> _SOURCE TEXT_:
===============
Such a person automatically owes allegiance to Ghana and America on account of being a Dual National. “Owing Allegiance” comes as a direct result of your citizenship to a country.
The rules are quite stricter in Ghana. Our 1992 constitution does not use “swear/, declare allegiance” as a yard stick. Owing of allegiance is the deal.
Case of JJ Rawlings
Back in 1992 Dr. Bilson's Challenged Ex President Rawlings eligibility to contest the November 1992 elections.
Dr Bilston averred that ” Rawlings owed allegiance to the Republic of Ghana and the United Kingdom but had not renounced his UK citizenship hence is a non-Ghanaian based on sections 1 and 8 of the Ghana Nationality Act, 1971 (Act 361).
He said by virtue of this, Rawlings did not qualify to contest in the elections.
But the court, presided over by Justice Essilfie Bondzie among other things noted in his judgement that:
“The plaintiff has failed to provide in his pleadings particulars from which this court can infer that the first defendant is also a citizen of the United Kingdom. In the present condition of the plaintiff's pleadings therefore, I hold that the plaintiff's assertion that the first defendant held dual nationality at the age of 21 is purely speculative.
===============
> _EXERCISE 1_:
Answer these questions from the text on dual nationality in Ghana:
(a) Which year's constitution of Ghana is mentioned?
(b) Who presided over the court in the challenge to Rawlings's eligibility?
(c) Which sections of which act were cited in the claim that Rawlings was a non-Ghanaian?
> _EXERCISE 2_:
Retype the passage of the text on dual nationality in Ghana from "Dr Bilston averred" up to and including "1971 (Act 361).".
> _EXERCISE 3_:
Extend the text on dual nationality in Ghana and the Rawlings case, starting after its last sentence.

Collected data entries
===============
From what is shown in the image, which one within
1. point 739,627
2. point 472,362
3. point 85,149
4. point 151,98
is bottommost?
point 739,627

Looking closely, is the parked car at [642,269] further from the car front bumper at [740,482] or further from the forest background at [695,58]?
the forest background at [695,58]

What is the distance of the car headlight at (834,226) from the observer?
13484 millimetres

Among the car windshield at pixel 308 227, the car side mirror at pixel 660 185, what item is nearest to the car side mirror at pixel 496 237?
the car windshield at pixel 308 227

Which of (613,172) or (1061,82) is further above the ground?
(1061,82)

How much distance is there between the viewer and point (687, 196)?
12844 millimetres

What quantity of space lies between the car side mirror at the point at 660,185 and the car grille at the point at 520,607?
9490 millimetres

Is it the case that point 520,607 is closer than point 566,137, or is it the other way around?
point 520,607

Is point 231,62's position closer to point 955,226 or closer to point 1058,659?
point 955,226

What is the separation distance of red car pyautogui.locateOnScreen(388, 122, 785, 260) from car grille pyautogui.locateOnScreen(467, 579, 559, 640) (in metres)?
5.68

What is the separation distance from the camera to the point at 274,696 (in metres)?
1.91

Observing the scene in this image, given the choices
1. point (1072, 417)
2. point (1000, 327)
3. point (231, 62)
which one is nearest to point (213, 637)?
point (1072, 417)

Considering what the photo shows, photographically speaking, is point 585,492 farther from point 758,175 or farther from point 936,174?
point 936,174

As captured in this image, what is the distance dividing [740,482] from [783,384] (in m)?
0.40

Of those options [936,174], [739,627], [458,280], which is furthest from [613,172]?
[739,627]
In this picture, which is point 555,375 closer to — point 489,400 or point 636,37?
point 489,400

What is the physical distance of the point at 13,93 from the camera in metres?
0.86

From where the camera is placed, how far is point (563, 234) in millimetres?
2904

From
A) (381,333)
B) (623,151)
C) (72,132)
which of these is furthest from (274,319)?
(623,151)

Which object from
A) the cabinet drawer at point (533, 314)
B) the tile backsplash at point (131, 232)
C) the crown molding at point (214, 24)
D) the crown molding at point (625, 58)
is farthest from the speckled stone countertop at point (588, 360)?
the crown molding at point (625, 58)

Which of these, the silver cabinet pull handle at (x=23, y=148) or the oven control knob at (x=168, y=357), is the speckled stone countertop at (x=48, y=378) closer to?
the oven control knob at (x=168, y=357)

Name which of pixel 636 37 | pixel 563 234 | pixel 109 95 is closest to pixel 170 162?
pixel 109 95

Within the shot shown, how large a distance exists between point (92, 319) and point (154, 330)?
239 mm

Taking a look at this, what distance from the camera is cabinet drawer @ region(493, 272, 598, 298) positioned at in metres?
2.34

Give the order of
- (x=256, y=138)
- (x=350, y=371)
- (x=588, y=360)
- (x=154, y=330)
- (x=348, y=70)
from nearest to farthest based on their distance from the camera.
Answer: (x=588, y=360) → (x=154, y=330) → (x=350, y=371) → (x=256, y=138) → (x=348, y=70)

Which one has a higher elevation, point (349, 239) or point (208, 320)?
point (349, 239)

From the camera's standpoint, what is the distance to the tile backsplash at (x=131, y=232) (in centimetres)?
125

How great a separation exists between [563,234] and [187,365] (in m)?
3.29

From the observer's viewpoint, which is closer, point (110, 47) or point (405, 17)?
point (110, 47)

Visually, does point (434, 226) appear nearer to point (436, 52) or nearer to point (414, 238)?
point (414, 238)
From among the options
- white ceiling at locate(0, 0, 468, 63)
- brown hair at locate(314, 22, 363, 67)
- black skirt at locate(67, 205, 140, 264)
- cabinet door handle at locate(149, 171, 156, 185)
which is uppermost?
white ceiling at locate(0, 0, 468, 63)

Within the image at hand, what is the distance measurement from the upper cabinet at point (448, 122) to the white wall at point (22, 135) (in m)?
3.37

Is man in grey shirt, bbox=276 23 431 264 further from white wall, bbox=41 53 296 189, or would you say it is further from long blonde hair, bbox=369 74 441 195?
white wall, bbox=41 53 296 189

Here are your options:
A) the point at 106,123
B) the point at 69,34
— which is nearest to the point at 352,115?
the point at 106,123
===============
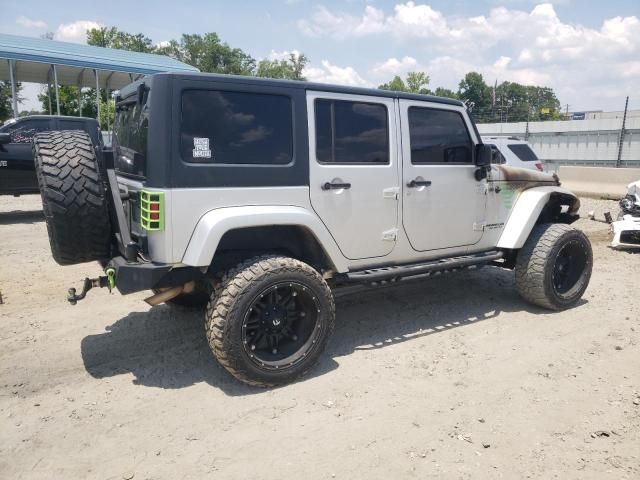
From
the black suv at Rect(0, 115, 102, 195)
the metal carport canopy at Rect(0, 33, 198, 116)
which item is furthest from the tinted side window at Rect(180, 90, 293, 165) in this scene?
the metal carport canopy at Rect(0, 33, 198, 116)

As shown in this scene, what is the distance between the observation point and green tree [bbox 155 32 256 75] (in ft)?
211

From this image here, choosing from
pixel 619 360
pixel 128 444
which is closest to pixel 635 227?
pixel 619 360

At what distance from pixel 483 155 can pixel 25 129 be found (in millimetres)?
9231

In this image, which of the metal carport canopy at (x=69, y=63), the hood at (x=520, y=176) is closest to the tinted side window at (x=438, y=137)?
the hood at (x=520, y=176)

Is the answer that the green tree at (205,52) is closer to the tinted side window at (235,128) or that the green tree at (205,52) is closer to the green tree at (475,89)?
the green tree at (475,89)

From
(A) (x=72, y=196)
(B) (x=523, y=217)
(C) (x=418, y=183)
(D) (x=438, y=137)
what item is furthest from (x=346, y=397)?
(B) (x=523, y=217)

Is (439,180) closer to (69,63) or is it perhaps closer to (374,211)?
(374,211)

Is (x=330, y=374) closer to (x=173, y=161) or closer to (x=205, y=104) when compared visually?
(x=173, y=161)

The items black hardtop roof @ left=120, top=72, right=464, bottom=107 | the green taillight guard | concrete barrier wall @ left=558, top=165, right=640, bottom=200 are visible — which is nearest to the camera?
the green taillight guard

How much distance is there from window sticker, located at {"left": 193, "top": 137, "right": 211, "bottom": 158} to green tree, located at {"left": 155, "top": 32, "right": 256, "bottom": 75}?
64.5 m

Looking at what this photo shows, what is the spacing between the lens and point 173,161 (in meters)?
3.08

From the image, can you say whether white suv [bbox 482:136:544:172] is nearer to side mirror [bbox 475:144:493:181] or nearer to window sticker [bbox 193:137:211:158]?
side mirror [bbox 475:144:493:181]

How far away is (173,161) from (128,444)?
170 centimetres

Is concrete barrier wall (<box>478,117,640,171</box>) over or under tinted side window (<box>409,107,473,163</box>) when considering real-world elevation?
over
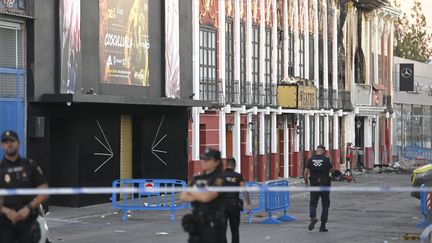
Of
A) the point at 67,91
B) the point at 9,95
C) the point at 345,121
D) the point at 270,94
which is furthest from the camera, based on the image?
===============
> _WRITTEN REPLY 1_:
(a) The 1992 constitution.
(b) Justice Essilfie Bondzie.
(c) Sections 1 and 8 of the Ghana Nationality Act, 1971 (Act 361).

> _WRITTEN REPLY 2_:
Dr Bilston averred that ” Rawlings owed allegiance to the Republic of Ghana and the United Kingdom but had not renounced his UK citizenship hence is a non-Ghanaian based on sections 1 and 8 of the Ghana Nationality Act, 1971 (Act 361).

> _WRITTEN REPLY 3_:
I take a judicial notice of the fact that until September 1992 the first defendant was a member of the Ghana Armed Forces. Also, as head of state he is the commander-in-chief of the Ghana Armed Forces. He had been a member of two governments of the Republic of Ghana. Currently, he is the head of state of Ghana. It is therefore to be expected that in these capacities he had on several occasions sworn allegiance to the Republic of Ghana. So that even if on attaining the age of 21 then he had dual citizenship (which is not admitted) the irresistible inference which this court draws from the oaths of allegiance he took on these several occasions, is that the first defendant does not owe allegiance to any foreign government. This must be so especially as he is still the head of state and a member of the Government of the Republic of Ghana.”
This case was determined before the coming into effect of the 1992 Constitution. However, it is poignant to note that your actions/in actions will determine whether you owe allegiance to Ghana or not.
Issue of Eligibility.
The Supreme Court in a majority decision in Republic v High Court Ex parte Dr Zanetor Rawlings, affirmed that a person must be qualified as an MP the time they submit their forms to the EC.
In a minority Opinion, Justice Anin Yeboah, opined that, the submission of forms to the political party in a primary is the cut of point.
However, the majority, still felt that, Justice Anin Yeboah’s interpretation did not take into account independent candidates who do not contest in primaries of political parties.
At no point in both the majority and minority Opinion did the Justices even talk of an MP-elect and qualification on the date a person is sworn in as an MP.
A few NDC die hard are of the view Judges assume their positions on the date of their swearing in so the same should apply to MPs.
That is factually incorrect.
Alex Segbefia and everyone one who knows the law knows that to qualify for a position you must first be eligible to hold that office.
In the case of Dr Ekow Spio-Gabrah Gabrah in 1993, he failed to qualify as a minister of state because he was not a registered voter and his appointment was subsequently withdrawn. This shows that on the day of your appointment, or whenever a person decides to contest for Public Office he should be qualified and eligible.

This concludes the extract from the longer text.